On Tuesday, the council puts its initial seal of approval on a measure that would make the possession or casual exchange of up to a half-ounce of weed punishable with a $50 fine rather than jail. The measure, which was brought to the table by Metro Councilman Dave Rosenberg and two others, also comes with a secondary option that would allow the offender to pay off his or her debt to society through 10 hours of community service.
The goal of the proposal is to prevent people from being marred by a criminal record for possessing a plant that is now legal in half the nation, while putting police resources to work in more important areas.
“A criminal record for a simple mistake is something that follows people around for a long time, and makes it more difficult for them to get a job, earn a living and go about their lives,” Rosenberg told News Channel 5.
While reports show that it is not uncommon for a proposed ordinance to be passed through Nashville’s legislative gatekeepers on a first reading, it is somewhat encouraging that one involving the reform of the city’s marijuana laws was met with majority approval. But that’s not to say the measure is not being met with some stiff resistance.
Four of the council members voted against the proposal last night due to concerns that the city has not involved the Metro Nashville Police Department in the decision. Similar measures have been opposed by the local police force because the cops would like the ability to exercise their own discretion when determining whether to haul a pot offender off to jail rather than be forced by governmental controls to issue a ticket. Yet supporters of the ordinance argue that they have included the police in the details of the decriminalization plan and will work with them more to ensure everyone is on the same page.

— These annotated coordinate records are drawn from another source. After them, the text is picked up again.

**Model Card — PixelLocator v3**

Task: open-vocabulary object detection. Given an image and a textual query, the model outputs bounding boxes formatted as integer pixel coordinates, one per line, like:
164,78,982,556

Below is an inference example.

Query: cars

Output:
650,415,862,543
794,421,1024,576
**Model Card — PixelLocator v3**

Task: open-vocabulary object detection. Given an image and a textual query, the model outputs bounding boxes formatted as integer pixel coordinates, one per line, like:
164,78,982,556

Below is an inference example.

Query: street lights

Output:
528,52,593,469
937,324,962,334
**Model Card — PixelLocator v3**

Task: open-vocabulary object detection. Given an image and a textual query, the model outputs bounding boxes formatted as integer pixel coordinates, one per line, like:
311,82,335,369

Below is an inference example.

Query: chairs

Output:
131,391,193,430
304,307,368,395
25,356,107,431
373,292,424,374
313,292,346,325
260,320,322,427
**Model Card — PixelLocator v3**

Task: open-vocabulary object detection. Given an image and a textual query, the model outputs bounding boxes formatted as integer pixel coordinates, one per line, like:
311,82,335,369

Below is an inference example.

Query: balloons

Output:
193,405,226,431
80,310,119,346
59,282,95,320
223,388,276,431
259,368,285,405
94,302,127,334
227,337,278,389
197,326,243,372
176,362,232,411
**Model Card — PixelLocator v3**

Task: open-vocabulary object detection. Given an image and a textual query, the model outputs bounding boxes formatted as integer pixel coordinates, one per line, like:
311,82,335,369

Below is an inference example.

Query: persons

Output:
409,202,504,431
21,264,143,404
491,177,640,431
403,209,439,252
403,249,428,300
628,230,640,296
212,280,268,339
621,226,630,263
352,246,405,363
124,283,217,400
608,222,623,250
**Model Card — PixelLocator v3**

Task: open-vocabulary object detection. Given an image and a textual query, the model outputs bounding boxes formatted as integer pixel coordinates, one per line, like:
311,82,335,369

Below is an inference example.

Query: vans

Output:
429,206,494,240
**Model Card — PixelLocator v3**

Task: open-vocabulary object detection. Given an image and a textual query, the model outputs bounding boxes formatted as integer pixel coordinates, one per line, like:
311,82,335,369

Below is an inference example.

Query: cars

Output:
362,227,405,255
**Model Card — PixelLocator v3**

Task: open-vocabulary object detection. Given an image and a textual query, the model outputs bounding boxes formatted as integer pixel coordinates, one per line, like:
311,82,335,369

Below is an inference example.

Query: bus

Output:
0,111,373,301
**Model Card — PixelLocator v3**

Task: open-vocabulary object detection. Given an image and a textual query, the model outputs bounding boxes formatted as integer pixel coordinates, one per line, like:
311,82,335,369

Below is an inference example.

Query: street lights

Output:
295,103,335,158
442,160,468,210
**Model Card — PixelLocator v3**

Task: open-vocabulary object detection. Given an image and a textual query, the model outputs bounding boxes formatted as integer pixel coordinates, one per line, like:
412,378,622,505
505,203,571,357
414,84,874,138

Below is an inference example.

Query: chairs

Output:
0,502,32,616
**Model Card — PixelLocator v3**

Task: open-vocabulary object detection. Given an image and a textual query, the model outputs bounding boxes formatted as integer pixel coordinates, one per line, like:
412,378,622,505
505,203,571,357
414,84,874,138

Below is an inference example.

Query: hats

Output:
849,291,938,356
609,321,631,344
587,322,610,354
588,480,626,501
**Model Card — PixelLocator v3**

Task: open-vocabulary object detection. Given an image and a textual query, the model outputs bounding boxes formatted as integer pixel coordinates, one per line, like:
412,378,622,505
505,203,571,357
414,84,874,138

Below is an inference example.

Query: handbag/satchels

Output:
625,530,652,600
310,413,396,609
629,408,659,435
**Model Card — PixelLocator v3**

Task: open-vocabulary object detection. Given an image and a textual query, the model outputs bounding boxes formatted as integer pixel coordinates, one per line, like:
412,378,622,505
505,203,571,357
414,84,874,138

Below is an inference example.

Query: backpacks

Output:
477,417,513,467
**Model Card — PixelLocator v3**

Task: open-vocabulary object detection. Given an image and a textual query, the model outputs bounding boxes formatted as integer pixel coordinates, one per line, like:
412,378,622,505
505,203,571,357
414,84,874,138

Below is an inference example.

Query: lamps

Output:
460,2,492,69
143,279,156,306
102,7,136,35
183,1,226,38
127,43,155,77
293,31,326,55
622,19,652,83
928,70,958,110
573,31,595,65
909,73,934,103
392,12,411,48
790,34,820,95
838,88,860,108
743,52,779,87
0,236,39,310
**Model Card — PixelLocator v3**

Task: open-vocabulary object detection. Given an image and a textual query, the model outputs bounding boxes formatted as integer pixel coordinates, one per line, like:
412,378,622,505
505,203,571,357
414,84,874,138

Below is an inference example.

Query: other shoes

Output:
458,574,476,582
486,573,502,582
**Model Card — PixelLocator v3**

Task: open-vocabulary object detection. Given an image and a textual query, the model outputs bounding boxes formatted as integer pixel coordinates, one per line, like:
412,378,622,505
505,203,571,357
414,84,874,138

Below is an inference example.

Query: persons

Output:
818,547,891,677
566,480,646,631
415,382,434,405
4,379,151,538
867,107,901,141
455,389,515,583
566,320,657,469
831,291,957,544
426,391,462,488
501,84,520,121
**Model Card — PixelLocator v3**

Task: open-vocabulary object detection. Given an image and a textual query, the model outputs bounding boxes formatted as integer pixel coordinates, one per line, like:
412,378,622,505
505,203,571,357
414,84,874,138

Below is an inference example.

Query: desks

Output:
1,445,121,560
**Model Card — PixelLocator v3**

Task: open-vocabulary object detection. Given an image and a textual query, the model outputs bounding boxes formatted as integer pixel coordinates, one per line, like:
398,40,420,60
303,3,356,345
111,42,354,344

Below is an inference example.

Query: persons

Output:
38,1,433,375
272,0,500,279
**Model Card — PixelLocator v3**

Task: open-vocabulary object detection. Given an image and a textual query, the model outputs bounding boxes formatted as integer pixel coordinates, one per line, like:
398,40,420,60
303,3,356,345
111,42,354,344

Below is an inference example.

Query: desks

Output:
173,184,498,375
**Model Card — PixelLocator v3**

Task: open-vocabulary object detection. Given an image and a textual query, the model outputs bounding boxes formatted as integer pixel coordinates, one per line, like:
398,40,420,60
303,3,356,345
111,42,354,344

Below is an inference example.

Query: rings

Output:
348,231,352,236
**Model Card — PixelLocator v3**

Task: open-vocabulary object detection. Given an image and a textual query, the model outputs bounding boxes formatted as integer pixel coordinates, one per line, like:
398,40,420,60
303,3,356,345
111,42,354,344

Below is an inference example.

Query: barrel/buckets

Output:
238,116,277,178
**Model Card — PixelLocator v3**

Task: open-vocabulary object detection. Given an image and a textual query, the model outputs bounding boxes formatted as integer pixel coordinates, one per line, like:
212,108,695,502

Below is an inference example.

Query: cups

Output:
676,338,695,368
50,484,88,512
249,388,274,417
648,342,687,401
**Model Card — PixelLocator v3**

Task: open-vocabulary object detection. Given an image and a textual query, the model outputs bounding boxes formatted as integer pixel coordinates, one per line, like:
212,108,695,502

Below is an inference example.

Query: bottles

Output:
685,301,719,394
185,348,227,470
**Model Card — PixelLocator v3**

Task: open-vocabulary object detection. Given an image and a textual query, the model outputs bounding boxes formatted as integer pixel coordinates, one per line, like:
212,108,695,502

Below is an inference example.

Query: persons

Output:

For now, however, it appears Metro Police are not exactly big fans of how the ordinance is designed. A spokesperson for the department by the name of Don Aaron confirmed with The Tennessean that police have issues with the language of the proposal because “there may be circumstances where an officer needs to keep something in the criminal realm.” But it appears as long as the ordinance is amended to give officers “discretion,” it could gain their support.
But does the ordinance really stand a fighting chance at making it on the books in 2016?
Attorney Doak Patton, who serves as President of Tennessee NORML, told HIGH TIMES that Music City’s decriminalization proposal could go the distance this year, “but there is resistance from some of the older councilmen.”
“Now is the time we need all Nashville to contact their members and let them know how they feel,” he said. “I promise you the lobbyist from private prisons has already done this.”
If local lawmakers and Metro police can manage to come to terms on the issue, it is likely that Nashville will join other progressive cities in the South that longer consider marijuana possession a criminal act. That’s because Nashville Mayor Megan Barry appears to be onboard with the ordinance. Her press secretary issued a statement last week suggesting that the mayor “is still reviewing the proposed ordinance and its implications but is generally supportive of efforts to decriminalize small amounts of marijuana and looks forward to hearing more about this specific proposal.”
Patton said that Mayor Barry signed Tennessee NORML’s petition last year aimed at decriminalizing up to two ounces of marijuana. Unfortunately, that effort fell a few thousand signatures short of meeting the requirements to be placed on the ballot in city’s August election.
The ordinance now goes before the council committee for further consideration.